EXERCISES TO COMPLETE:
1: In the bug report, which other guidance backends are said to work with the list-generating function?
2: Reproduce the bug report's wording starting at "In cases where" and ending at "(llamacpp and transformers).".

═════ PAGE TEXT ═════

Skip to content

'Can't backtrack' Error with Experimental hosted_vllm LiteLLM #1383

@parkervg

Description

@parkervg

The bug
In trying out the experimental guidance.models.experimental.LiteLLM model from this notebook, I get a sequence of Warning: can't backtrack over ⟦',⟧; this may confuse the model errors.

In cases where I see this backtrack warning in vLLM logs, guidance raises a KeyError in models/_base/_model.py.

To Reproduce
I'm working with a function to generate n items in a list. I've confirmed the below works with other guidance backends (llamacpp and transformers).

First, I start my vLLM server with:

vllm serve google/gemma-3-4b-it --host 0.0.0.0 \
--port 8000 \
--enable-prefix-caching \
--guided-decoding-backend guidance \
--max-model-len 1000

Then:

import guidance
import typing as t
from guidance.chat import Gemma29BInstructChatTemplate

SHOW_BUG = True
if SHOW_BUG:
    lm = guidance.models.experimental.LiteLLM({
        "model_name": "google/gemma-3-4b-it",
        "litellm_params": {
              "model": "hosted_vllm/google/gemma-3-4b-it",
              "api_base": "http://localhost:8000/v1",  # change to your vLLM API base URL
          },
    }, echo=False)

═════ DATASET ENTRIES ═════

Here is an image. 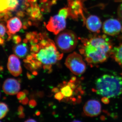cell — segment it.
Returning <instances> with one entry per match:
<instances>
[{
  "mask_svg": "<svg viewBox=\"0 0 122 122\" xmlns=\"http://www.w3.org/2000/svg\"></svg>",
  "mask_w": 122,
  "mask_h": 122,
  "instance_id": "43",
  "label": "cell"
},
{
  "mask_svg": "<svg viewBox=\"0 0 122 122\" xmlns=\"http://www.w3.org/2000/svg\"><path fill=\"white\" fill-rule=\"evenodd\" d=\"M69 14L68 8L61 9L57 15L50 18L46 25V28L55 35H58L65 28L66 18Z\"/></svg>",
  "mask_w": 122,
  "mask_h": 122,
  "instance_id": "5",
  "label": "cell"
},
{
  "mask_svg": "<svg viewBox=\"0 0 122 122\" xmlns=\"http://www.w3.org/2000/svg\"><path fill=\"white\" fill-rule=\"evenodd\" d=\"M2 89L5 93L9 95L16 94L20 91V85L19 81L13 78H8L4 82Z\"/></svg>",
  "mask_w": 122,
  "mask_h": 122,
  "instance_id": "10",
  "label": "cell"
},
{
  "mask_svg": "<svg viewBox=\"0 0 122 122\" xmlns=\"http://www.w3.org/2000/svg\"><path fill=\"white\" fill-rule=\"evenodd\" d=\"M7 14V12H0V18H2Z\"/></svg>",
  "mask_w": 122,
  "mask_h": 122,
  "instance_id": "31",
  "label": "cell"
},
{
  "mask_svg": "<svg viewBox=\"0 0 122 122\" xmlns=\"http://www.w3.org/2000/svg\"><path fill=\"white\" fill-rule=\"evenodd\" d=\"M117 2H122V0H115Z\"/></svg>",
  "mask_w": 122,
  "mask_h": 122,
  "instance_id": "41",
  "label": "cell"
},
{
  "mask_svg": "<svg viewBox=\"0 0 122 122\" xmlns=\"http://www.w3.org/2000/svg\"><path fill=\"white\" fill-rule=\"evenodd\" d=\"M95 91L98 94L108 98L119 96L122 93V78L113 75H103L96 80Z\"/></svg>",
  "mask_w": 122,
  "mask_h": 122,
  "instance_id": "2",
  "label": "cell"
},
{
  "mask_svg": "<svg viewBox=\"0 0 122 122\" xmlns=\"http://www.w3.org/2000/svg\"><path fill=\"white\" fill-rule=\"evenodd\" d=\"M102 29L106 35L116 36L122 33V25L118 20L110 19L104 22Z\"/></svg>",
  "mask_w": 122,
  "mask_h": 122,
  "instance_id": "7",
  "label": "cell"
},
{
  "mask_svg": "<svg viewBox=\"0 0 122 122\" xmlns=\"http://www.w3.org/2000/svg\"><path fill=\"white\" fill-rule=\"evenodd\" d=\"M26 93L25 91L18 92L17 94V98L19 101H20L25 98L26 97Z\"/></svg>",
  "mask_w": 122,
  "mask_h": 122,
  "instance_id": "21",
  "label": "cell"
},
{
  "mask_svg": "<svg viewBox=\"0 0 122 122\" xmlns=\"http://www.w3.org/2000/svg\"><path fill=\"white\" fill-rule=\"evenodd\" d=\"M0 122H1L0 121Z\"/></svg>",
  "mask_w": 122,
  "mask_h": 122,
  "instance_id": "44",
  "label": "cell"
},
{
  "mask_svg": "<svg viewBox=\"0 0 122 122\" xmlns=\"http://www.w3.org/2000/svg\"><path fill=\"white\" fill-rule=\"evenodd\" d=\"M55 42L61 52L69 53L76 48L77 44V38L72 30H65L58 34L55 38Z\"/></svg>",
  "mask_w": 122,
  "mask_h": 122,
  "instance_id": "4",
  "label": "cell"
},
{
  "mask_svg": "<svg viewBox=\"0 0 122 122\" xmlns=\"http://www.w3.org/2000/svg\"><path fill=\"white\" fill-rule=\"evenodd\" d=\"M13 52L17 57L20 58H24L26 56L28 49L25 43L18 44L14 47Z\"/></svg>",
  "mask_w": 122,
  "mask_h": 122,
  "instance_id": "15",
  "label": "cell"
},
{
  "mask_svg": "<svg viewBox=\"0 0 122 122\" xmlns=\"http://www.w3.org/2000/svg\"><path fill=\"white\" fill-rule=\"evenodd\" d=\"M40 114H41V112L40 111H36V112H35V115H36L37 116H39Z\"/></svg>",
  "mask_w": 122,
  "mask_h": 122,
  "instance_id": "38",
  "label": "cell"
},
{
  "mask_svg": "<svg viewBox=\"0 0 122 122\" xmlns=\"http://www.w3.org/2000/svg\"><path fill=\"white\" fill-rule=\"evenodd\" d=\"M18 5V0H0V12L15 11Z\"/></svg>",
  "mask_w": 122,
  "mask_h": 122,
  "instance_id": "14",
  "label": "cell"
},
{
  "mask_svg": "<svg viewBox=\"0 0 122 122\" xmlns=\"http://www.w3.org/2000/svg\"><path fill=\"white\" fill-rule=\"evenodd\" d=\"M40 48L39 45L38 44H36L34 45H32L30 48V51L32 53H37L39 52Z\"/></svg>",
  "mask_w": 122,
  "mask_h": 122,
  "instance_id": "22",
  "label": "cell"
},
{
  "mask_svg": "<svg viewBox=\"0 0 122 122\" xmlns=\"http://www.w3.org/2000/svg\"><path fill=\"white\" fill-rule=\"evenodd\" d=\"M24 122H37L36 120L33 119H29L28 120H26Z\"/></svg>",
  "mask_w": 122,
  "mask_h": 122,
  "instance_id": "33",
  "label": "cell"
},
{
  "mask_svg": "<svg viewBox=\"0 0 122 122\" xmlns=\"http://www.w3.org/2000/svg\"><path fill=\"white\" fill-rule=\"evenodd\" d=\"M68 86H69L70 87H71L72 89H75V87H76V86L75 85V84H74L73 82H70V81L69 82H68Z\"/></svg>",
  "mask_w": 122,
  "mask_h": 122,
  "instance_id": "30",
  "label": "cell"
},
{
  "mask_svg": "<svg viewBox=\"0 0 122 122\" xmlns=\"http://www.w3.org/2000/svg\"><path fill=\"white\" fill-rule=\"evenodd\" d=\"M9 109L7 104L3 102H0V119L3 118L8 112Z\"/></svg>",
  "mask_w": 122,
  "mask_h": 122,
  "instance_id": "17",
  "label": "cell"
},
{
  "mask_svg": "<svg viewBox=\"0 0 122 122\" xmlns=\"http://www.w3.org/2000/svg\"><path fill=\"white\" fill-rule=\"evenodd\" d=\"M40 48L37 53H32L31 55L34 59L40 61L44 65L54 64L63 57V54L57 51L54 42L51 39L46 46H40Z\"/></svg>",
  "mask_w": 122,
  "mask_h": 122,
  "instance_id": "3",
  "label": "cell"
},
{
  "mask_svg": "<svg viewBox=\"0 0 122 122\" xmlns=\"http://www.w3.org/2000/svg\"><path fill=\"white\" fill-rule=\"evenodd\" d=\"M45 70L48 71V73H50L52 72V65H45L43 66Z\"/></svg>",
  "mask_w": 122,
  "mask_h": 122,
  "instance_id": "27",
  "label": "cell"
},
{
  "mask_svg": "<svg viewBox=\"0 0 122 122\" xmlns=\"http://www.w3.org/2000/svg\"><path fill=\"white\" fill-rule=\"evenodd\" d=\"M33 74L34 75H37L38 74V73L37 72H36L35 71H33L32 72Z\"/></svg>",
  "mask_w": 122,
  "mask_h": 122,
  "instance_id": "39",
  "label": "cell"
},
{
  "mask_svg": "<svg viewBox=\"0 0 122 122\" xmlns=\"http://www.w3.org/2000/svg\"><path fill=\"white\" fill-rule=\"evenodd\" d=\"M86 24L87 29L93 32H99L102 28V23L100 19L95 15H91L87 18Z\"/></svg>",
  "mask_w": 122,
  "mask_h": 122,
  "instance_id": "12",
  "label": "cell"
},
{
  "mask_svg": "<svg viewBox=\"0 0 122 122\" xmlns=\"http://www.w3.org/2000/svg\"><path fill=\"white\" fill-rule=\"evenodd\" d=\"M80 52L90 64L96 65L106 61L112 53L113 46L106 35L96 36L84 39Z\"/></svg>",
  "mask_w": 122,
  "mask_h": 122,
  "instance_id": "1",
  "label": "cell"
},
{
  "mask_svg": "<svg viewBox=\"0 0 122 122\" xmlns=\"http://www.w3.org/2000/svg\"><path fill=\"white\" fill-rule=\"evenodd\" d=\"M117 14L118 17L122 21V3L119 5L117 10Z\"/></svg>",
  "mask_w": 122,
  "mask_h": 122,
  "instance_id": "25",
  "label": "cell"
},
{
  "mask_svg": "<svg viewBox=\"0 0 122 122\" xmlns=\"http://www.w3.org/2000/svg\"><path fill=\"white\" fill-rule=\"evenodd\" d=\"M102 106L99 101L94 99L88 100L83 107L85 115L90 117H96L101 113Z\"/></svg>",
  "mask_w": 122,
  "mask_h": 122,
  "instance_id": "8",
  "label": "cell"
},
{
  "mask_svg": "<svg viewBox=\"0 0 122 122\" xmlns=\"http://www.w3.org/2000/svg\"><path fill=\"white\" fill-rule=\"evenodd\" d=\"M27 77H28V78L29 79H30L33 78V76L30 74L29 73H27Z\"/></svg>",
  "mask_w": 122,
  "mask_h": 122,
  "instance_id": "36",
  "label": "cell"
},
{
  "mask_svg": "<svg viewBox=\"0 0 122 122\" xmlns=\"http://www.w3.org/2000/svg\"><path fill=\"white\" fill-rule=\"evenodd\" d=\"M22 24L18 18L15 17L10 19L7 22V27L11 34L19 32L22 28Z\"/></svg>",
  "mask_w": 122,
  "mask_h": 122,
  "instance_id": "13",
  "label": "cell"
},
{
  "mask_svg": "<svg viewBox=\"0 0 122 122\" xmlns=\"http://www.w3.org/2000/svg\"><path fill=\"white\" fill-rule=\"evenodd\" d=\"M69 13L73 18H76L82 14V0H68Z\"/></svg>",
  "mask_w": 122,
  "mask_h": 122,
  "instance_id": "11",
  "label": "cell"
},
{
  "mask_svg": "<svg viewBox=\"0 0 122 122\" xmlns=\"http://www.w3.org/2000/svg\"><path fill=\"white\" fill-rule=\"evenodd\" d=\"M5 40L4 38H0V45H2L5 43Z\"/></svg>",
  "mask_w": 122,
  "mask_h": 122,
  "instance_id": "32",
  "label": "cell"
},
{
  "mask_svg": "<svg viewBox=\"0 0 122 122\" xmlns=\"http://www.w3.org/2000/svg\"><path fill=\"white\" fill-rule=\"evenodd\" d=\"M73 90L69 86L67 85L62 87L61 91L65 97H70L73 95Z\"/></svg>",
  "mask_w": 122,
  "mask_h": 122,
  "instance_id": "18",
  "label": "cell"
},
{
  "mask_svg": "<svg viewBox=\"0 0 122 122\" xmlns=\"http://www.w3.org/2000/svg\"><path fill=\"white\" fill-rule=\"evenodd\" d=\"M72 122H81L79 120H74V121H72Z\"/></svg>",
  "mask_w": 122,
  "mask_h": 122,
  "instance_id": "40",
  "label": "cell"
},
{
  "mask_svg": "<svg viewBox=\"0 0 122 122\" xmlns=\"http://www.w3.org/2000/svg\"><path fill=\"white\" fill-rule=\"evenodd\" d=\"M1 18H0V21L1 20Z\"/></svg>",
  "mask_w": 122,
  "mask_h": 122,
  "instance_id": "42",
  "label": "cell"
},
{
  "mask_svg": "<svg viewBox=\"0 0 122 122\" xmlns=\"http://www.w3.org/2000/svg\"><path fill=\"white\" fill-rule=\"evenodd\" d=\"M29 105L30 107L31 108H34L36 106L37 102L34 99L30 100L29 102Z\"/></svg>",
  "mask_w": 122,
  "mask_h": 122,
  "instance_id": "26",
  "label": "cell"
},
{
  "mask_svg": "<svg viewBox=\"0 0 122 122\" xmlns=\"http://www.w3.org/2000/svg\"><path fill=\"white\" fill-rule=\"evenodd\" d=\"M76 80V78L75 77H73L71 78V80L70 81V82H73V83H74L75 81Z\"/></svg>",
  "mask_w": 122,
  "mask_h": 122,
  "instance_id": "34",
  "label": "cell"
},
{
  "mask_svg": "<svg viewBox=\"0 0 122 122\" xmlns=\"http://www.w3.org/2000/svg\"><path fill=\"white\" fill-rule=\"evenodd\" d=\"M52 91L55 93H57V92H59V89L57 88H54L52 90Z\"/></svg>",
  "mask_w": 122,
  "mask_h": 122,
  "instance_id": "37",
  "label": "cell"
},
{
  "mask_svg": "<svg viewBox=\"0 0 122 122\" xmlns=\"http://www.w3.org/2000/svg\"><path fill=\"white\" fill-rule=\"evenodd\" d=\"M65 65L76 75L83 74L86 70V65L82 57L75 52L68 55L66 59Z\"/></svg>",
  "mask_w": 122,
  "mask_h": 122,
  "instance_id": "6",
  "label": "cell"
},
{
  "mask_svg": "<svg viewBox=\"0 0 122 122\" xmlns=\"http://www.w3.org/2000/svg\"><path fill=\"white\" fill-rule=\"evenodd\" d=\"M64 97V96L62 93L60 92L56 93L54 96L55 98L59 101V102L63 99Z\"/></svg>",
  "mask_w": 122,
  "mask_h": 122,
  "instance_id": "23",
  "label": "cell"
},
{
  "mask_svg": "<svg viewBox=\"0 0 122 122\" xmlns=\"http://www.w3.org/2000/svg\"><path fill=\"white\" fill-rule=\"evenodd\" d=\"M19 102H20L23 105H27L29 102L28 98L27 97H26L24 98V99L19 101Z\"/></svg>",
  "mask_w": 122,
  "mask_h": 122,
  "instance_id": "28",
  "label": "cell"
},
{
  "mask_svg": "<svg viewBox=\"0 0 122 122\" xmlns=\"http://www.w3.org/2000/svg\"><path fill=\"white\" fill-rule=\"evenodd\" d=\"M6 30L4 25L0 23V38L5 39V36L6 33Z\"/></svg>",
  "mask_w": 122,
  "mask_h": 122,
  "instance_id": "19",
  "label": "cell"
},
{
  "mask_svg": "<svg viewBox=\"0 0 122 122\" xmlns=\"http://www.w3.org/2000/svg\"><path fill=\"white\" fill-rule=\"evenodd\" d=\"M12 38L13 41L15 44H19L21 41V38L18 35H14L13 37Z\"/></svg>",
  "mask_w": 122,
  "mask_h": 122,
  "instance_id": "24",
  "label": "cell"
},
{
  "mask_svg": "<svg viewBox=\"0 0 122 122\" xmlns=\"http://www.w3.org/2000/svg\"><path fill=\"white\" fill-rule=\"evenodd\" d=\"M112 55L116 61L122 68V44L113 48Z\"/></svg>",
  "mask_w": 122,
  "mask_h": 122,
  "instance_id": "16",
  "label": "cell"
},
{
  "mask_svg": "<svg viewBox=\"0 0 122 122\" xmlns=\"http://www.w3.org/2000/svg\"><path fill=\"white\" fill-rule=\"evenodd\" d=\"M7 68L10 73L15 77L19 76L22 73L20 62L17 56L15 55H11L9 57Z\"/></svg>",
  "mask_w": 122,
  "mask_h": 122,
  "instance_id": "9",
  "label": "cell"
},
{
  "mask_svg": "<svg viewBox=\"0 0 122 122\" xmlns=\"http://www.w3.org/2000/svg\"><path fill=\"white\" fill-rule=\"evenodd\" d=\"M102 101L103 103L105 104H107L109 103V98L106 97H103L102 99Z\"/></svg>",
  "mask_w": 122,
  "mask_h": 122,
  "instance_id": "29",
  "label": "cell"
},
{
  "mask_svg": "<svg viewBox=\"0 0 122 122\" xmlns=\"http://www.w3.org/2000/svg\"><path fill=\"white\" fill-rule=\"evenodd\" d=\"M9 17V16L8 15H7V14H6L4 16V20H5V21H7V20L8 19Z\"/></svg>",
  "mask_w": 122,
  "mask_h": 122,
  "instance_id": "35",
  "label": "cell"
},
{
  "mask_svg": "<svg viewBox=\"0 0 122 122\" xmlns=\"http://www.w3.org/2000/svg\"><path fill=\"white\" fill-rule=\"evenodd\" d=\"M24 108L22 106H20L18 109L17 114L19 117L21 118H24L25 117V114L24 113Z\"/></svg>",
  "mask_w": 122,
  "mask_h": 122,
  "instance_id": "20",
  "label": "cell"
}]
</instances>
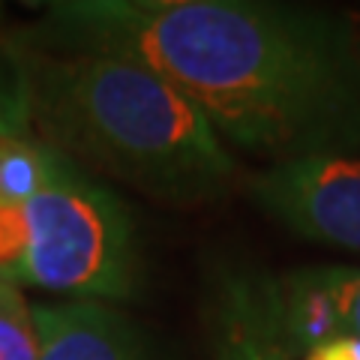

═════

TASK RESPONSES:
1: llamacpp and transformers

2:
In cases where I see this backtrack warning in vLLM logs, guidance raises a KeyError in models/_base/_model.py.

To Reproduce
I'm working with a function to generate n items in a list. I've confirmed the below works with other guidance backends (llamacpp and transformers).